* QUOTED PASSAGE *
★ ★ ★ ★ ★

English

Oppose the Sri Lankan government witch hunt against electricity workers! Prepare a counter offensive!

We, workers’ action committees in Sri Lanka, call on every section of the working class to oppose President Ranil Wickremesinghe’s repression of Ceylon Electricity Board (CEB) employees who engaged in three days of protest from January 3-5 against privatisation of the board.

During the past week, CEB management has suspended 66 employees on the absurd accusation of abandoning their duty to serve consumers. According to our information, the CEB is readying more letters to be sent to workers who engaged in the protest. A trade union leader, Kosala Abeysinghe, has been transferred to a branch outside Colombo.

Ceylon Electricity Board workers demonstrate outside the Colombo head office on January 4, 2024.

It appears that the government is preparing the mass firing of CEB employees. Authorities are using the regulation issued on the eve of the CEB protest canceling all leave for employees and the President’s invocation of the Essential Public Services Act (EPSA) banning all industrial action including strikes in the electricity, petroleum and transportation services. The EPSA can be used to penalise workers by sacking and blacklisting, as well as hauling them into court where they can be fined and imprisoned.

The letters of interdiction to employees have stated that they have carried out a “serious act of misconduct.” During their period of suspension, they will be paid half their salary.

The “crime” in the eyes of the government is CEB employees expressing their opposition to a so-called restructuring breaking the CEB into 14 sections, and then selling some into private hands and commercializing others. Employees justly understand that the “restructuring” will destroy jobs and slash wages and working conditions.

★ ★ ★ ★ ★

* PROVIDED INFORMATION *

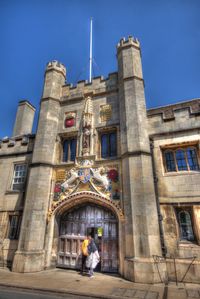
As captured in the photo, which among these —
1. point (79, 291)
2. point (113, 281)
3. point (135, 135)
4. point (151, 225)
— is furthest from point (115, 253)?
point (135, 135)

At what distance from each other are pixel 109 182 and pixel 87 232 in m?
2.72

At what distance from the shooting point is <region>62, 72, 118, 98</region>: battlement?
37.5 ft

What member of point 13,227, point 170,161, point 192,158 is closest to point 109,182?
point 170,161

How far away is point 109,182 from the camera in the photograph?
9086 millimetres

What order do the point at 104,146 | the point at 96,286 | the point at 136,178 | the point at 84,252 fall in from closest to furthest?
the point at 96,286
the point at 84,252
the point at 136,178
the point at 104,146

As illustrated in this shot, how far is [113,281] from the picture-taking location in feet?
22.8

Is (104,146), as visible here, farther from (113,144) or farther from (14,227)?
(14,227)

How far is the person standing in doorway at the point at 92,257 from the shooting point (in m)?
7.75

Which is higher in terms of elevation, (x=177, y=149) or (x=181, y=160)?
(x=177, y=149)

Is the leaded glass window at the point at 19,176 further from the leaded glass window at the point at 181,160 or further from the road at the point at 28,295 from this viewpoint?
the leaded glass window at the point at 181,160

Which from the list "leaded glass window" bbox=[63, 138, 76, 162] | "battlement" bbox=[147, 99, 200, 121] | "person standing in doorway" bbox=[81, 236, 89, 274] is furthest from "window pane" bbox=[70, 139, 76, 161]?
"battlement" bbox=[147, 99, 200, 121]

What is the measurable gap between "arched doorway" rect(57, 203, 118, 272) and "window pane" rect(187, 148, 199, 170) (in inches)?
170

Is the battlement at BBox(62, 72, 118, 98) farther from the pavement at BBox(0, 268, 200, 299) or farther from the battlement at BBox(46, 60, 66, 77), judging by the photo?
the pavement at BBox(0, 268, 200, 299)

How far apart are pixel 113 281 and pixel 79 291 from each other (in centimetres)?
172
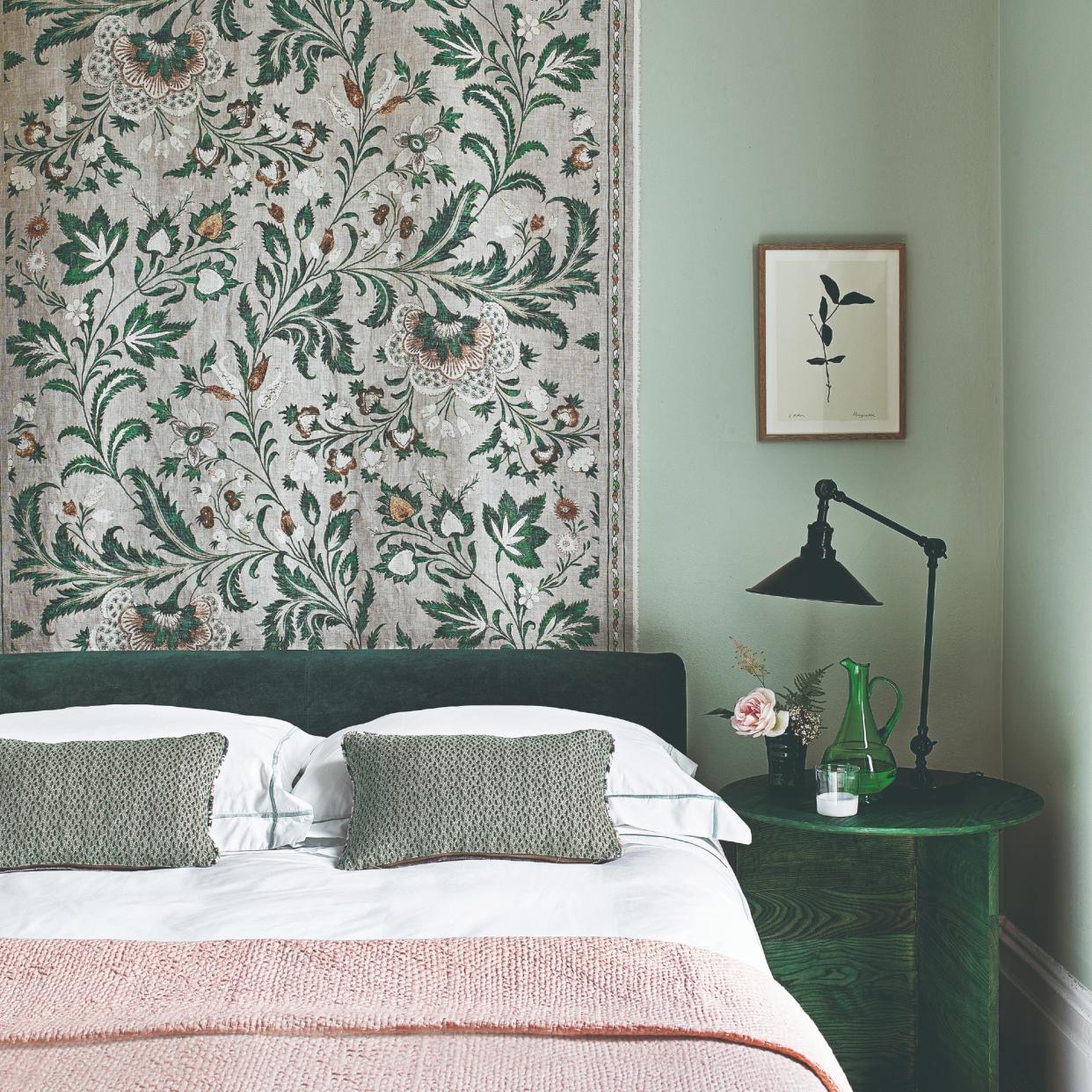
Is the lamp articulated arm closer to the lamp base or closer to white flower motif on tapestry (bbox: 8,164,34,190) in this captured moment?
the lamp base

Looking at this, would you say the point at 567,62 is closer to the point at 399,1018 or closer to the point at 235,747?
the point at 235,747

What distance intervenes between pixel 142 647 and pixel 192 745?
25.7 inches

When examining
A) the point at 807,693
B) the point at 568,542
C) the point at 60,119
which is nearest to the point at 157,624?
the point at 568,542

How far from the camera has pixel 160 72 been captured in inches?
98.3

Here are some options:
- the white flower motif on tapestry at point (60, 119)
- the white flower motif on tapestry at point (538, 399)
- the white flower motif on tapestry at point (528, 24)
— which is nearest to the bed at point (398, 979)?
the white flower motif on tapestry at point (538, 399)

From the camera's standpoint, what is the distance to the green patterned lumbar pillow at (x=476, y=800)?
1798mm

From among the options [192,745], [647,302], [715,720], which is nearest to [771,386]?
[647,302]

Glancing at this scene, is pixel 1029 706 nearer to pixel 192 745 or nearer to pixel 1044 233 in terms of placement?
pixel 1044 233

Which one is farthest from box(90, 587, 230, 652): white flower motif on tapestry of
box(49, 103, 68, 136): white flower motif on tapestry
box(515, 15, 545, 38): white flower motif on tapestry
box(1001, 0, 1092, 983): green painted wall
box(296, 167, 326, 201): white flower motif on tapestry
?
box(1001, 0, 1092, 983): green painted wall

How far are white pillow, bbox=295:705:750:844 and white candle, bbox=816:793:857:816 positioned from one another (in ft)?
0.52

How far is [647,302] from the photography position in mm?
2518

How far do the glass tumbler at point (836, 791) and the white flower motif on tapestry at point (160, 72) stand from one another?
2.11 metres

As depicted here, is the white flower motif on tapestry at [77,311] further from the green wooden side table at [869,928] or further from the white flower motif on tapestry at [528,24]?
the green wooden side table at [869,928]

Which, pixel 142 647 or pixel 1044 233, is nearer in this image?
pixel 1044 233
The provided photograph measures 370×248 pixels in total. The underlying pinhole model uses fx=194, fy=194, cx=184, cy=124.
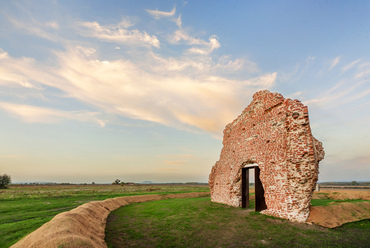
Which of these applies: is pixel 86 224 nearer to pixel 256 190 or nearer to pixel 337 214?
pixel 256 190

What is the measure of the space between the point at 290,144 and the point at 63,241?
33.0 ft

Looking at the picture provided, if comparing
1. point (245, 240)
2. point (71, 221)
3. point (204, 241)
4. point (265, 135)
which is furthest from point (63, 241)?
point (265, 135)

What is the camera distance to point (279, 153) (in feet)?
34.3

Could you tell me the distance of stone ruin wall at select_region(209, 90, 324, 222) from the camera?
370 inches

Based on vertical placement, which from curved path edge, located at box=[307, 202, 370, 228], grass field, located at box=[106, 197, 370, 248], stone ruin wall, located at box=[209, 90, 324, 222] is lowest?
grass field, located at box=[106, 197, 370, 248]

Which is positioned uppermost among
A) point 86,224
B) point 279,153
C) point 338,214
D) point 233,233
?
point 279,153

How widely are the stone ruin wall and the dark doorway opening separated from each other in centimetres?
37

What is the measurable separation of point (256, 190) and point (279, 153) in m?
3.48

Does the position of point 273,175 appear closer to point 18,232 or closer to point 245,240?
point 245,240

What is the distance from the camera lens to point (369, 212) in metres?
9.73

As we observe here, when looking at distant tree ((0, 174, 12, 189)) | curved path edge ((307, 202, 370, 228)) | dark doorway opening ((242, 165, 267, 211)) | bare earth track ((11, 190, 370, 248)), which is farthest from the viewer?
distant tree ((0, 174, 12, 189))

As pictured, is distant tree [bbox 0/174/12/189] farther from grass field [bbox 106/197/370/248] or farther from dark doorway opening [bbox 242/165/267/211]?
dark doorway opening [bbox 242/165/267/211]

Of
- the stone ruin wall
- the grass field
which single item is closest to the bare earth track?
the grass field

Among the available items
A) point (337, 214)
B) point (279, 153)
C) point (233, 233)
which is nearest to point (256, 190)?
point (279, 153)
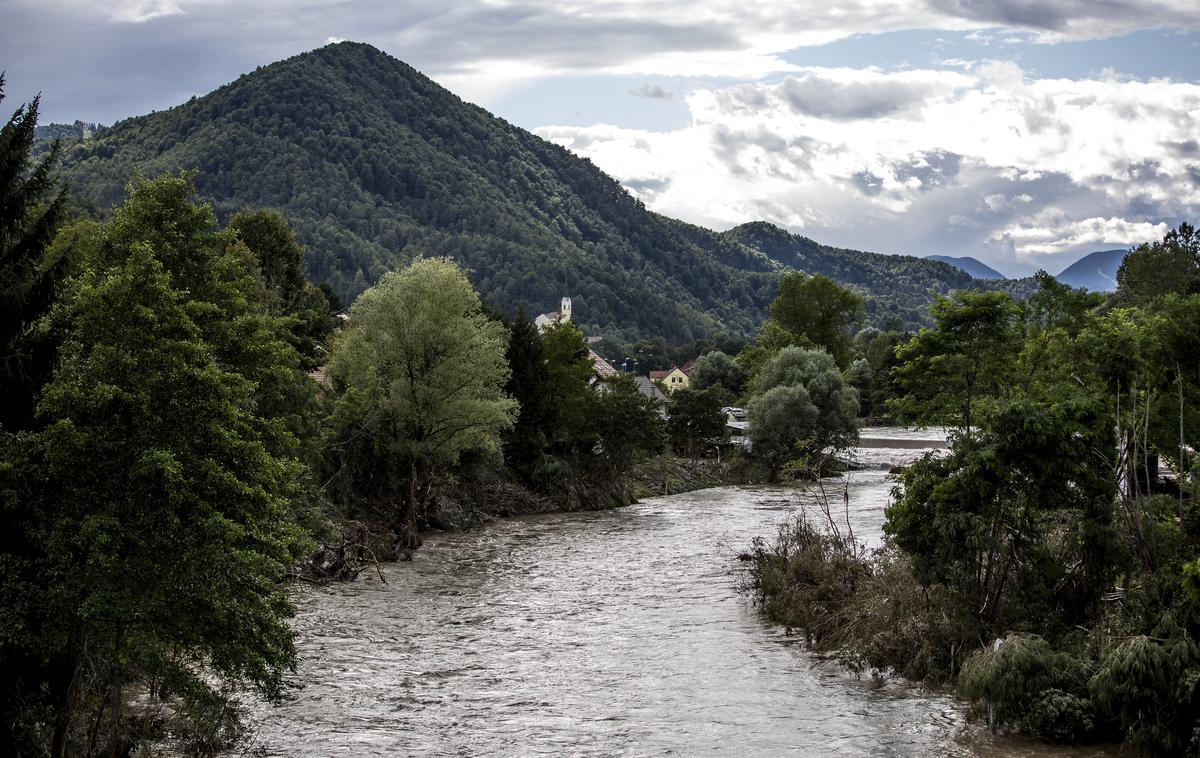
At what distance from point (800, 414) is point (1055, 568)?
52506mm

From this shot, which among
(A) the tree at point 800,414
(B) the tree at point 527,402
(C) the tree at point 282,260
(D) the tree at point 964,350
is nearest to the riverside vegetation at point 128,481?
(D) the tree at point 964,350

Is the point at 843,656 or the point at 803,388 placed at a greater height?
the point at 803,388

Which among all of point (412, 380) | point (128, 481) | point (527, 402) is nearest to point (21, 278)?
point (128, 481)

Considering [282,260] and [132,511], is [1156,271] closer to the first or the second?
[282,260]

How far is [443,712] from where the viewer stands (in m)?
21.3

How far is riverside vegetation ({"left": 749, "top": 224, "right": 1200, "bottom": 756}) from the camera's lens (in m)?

★ ★ ★ ★ ★

* STUDY QUESTIONS *
[a] Decide whether each statement agrees with the electricity workers' statement, answering yes or no and quoting the exact words that settle it: (i) CEB management has suspended 66 employees; (ii) suspended employees will receive no pay while suspended; (iii) the restructuring would split the CEB into 12 sections.
[b] Extend the electricity workers' statement from its final sentence, in the same voice.

* SOLVED PROBLEMS *
[a]
(i) Yes: "CEB management has suspended 66 employees"
(ii) No: "they will be paid half their salary."
(iii) No: "breaking the CEB into 14 sections"

[b]
The government claim that workers deprived consumers of services is utterly cynical. Wickremesinghe’s administration has already nearly tripled the tariff. This resulted in half a million people having their electricity disconnected last year because they were unable to pay unbearable bills.

The attack on our CEB brothers and sisters is an attack on us all! We all face the government’s brutal austerity program dictated by the International Monetary Fund (IMF). Hundreds of state-owned enterprises (SOE) are in the firing-line of restructuring—privatisation or commercialisation—which will bring the same job destruction, wage cuts and slashing of working conditions won in past struggles.

The same IMF austerity measures are sending prices and tariffs on essential goods and services skyrocketing, heaping the burden of the unprecedented capitalist economic crisis on workers and the poor. Millions are suffering from hunger, malnutrition and the collapse of public health and education creating untold social crises.

The Wickremesinghe government says the “country has no alternative” other than to implement the IMF policies. IMF officials last week said “the economy is on the path of recovery” and people should continue to swallow its deadly pills. “Recovery” means the government forcing people to pay for the huge loans taken for decades to patch up the capitalist crisis and create the conditions for boosting the profits of investors.

At the same time, the government uses repressive laws such as the EPSA and Emergency Regulation and is bringing in new laws such as the Online Safety Bill and Anti-Terrorism Bill to crush workers’ struggles.

All opposition capitalist parties—including the Samagi Jana Balawegaya (SJB), the Janatha Vimukthi Peramuna (JVP) and its National People’s Power (NPP), as well as Tamil and Muslim groups—are fully committed to the IMF policies. The SJB and JVP/NPP, which are bidding for power, will ruthlessly implement the same austerity measures if elected.

What are the trade unions doing?

In fact, every section of the working class should have joined in united action to defeat these austerity attacks. However, the trade union leaders have prevented such united class action, calling scattered, limited protests and strikes. They have directed these actions at appealing to the very government that is unrelentingly imposing harsh measures and threatening and suppressing employees.

What are the CEB unions doing? Union leaders have limited the action of its members to appealing to the government, facilitating the witch-hunt. When management sent “show-cause” letters to workers, union leaders advised them to write replies saying that because of illness they failed to attend to their duties. This was nothing but bowing to the government’s threat.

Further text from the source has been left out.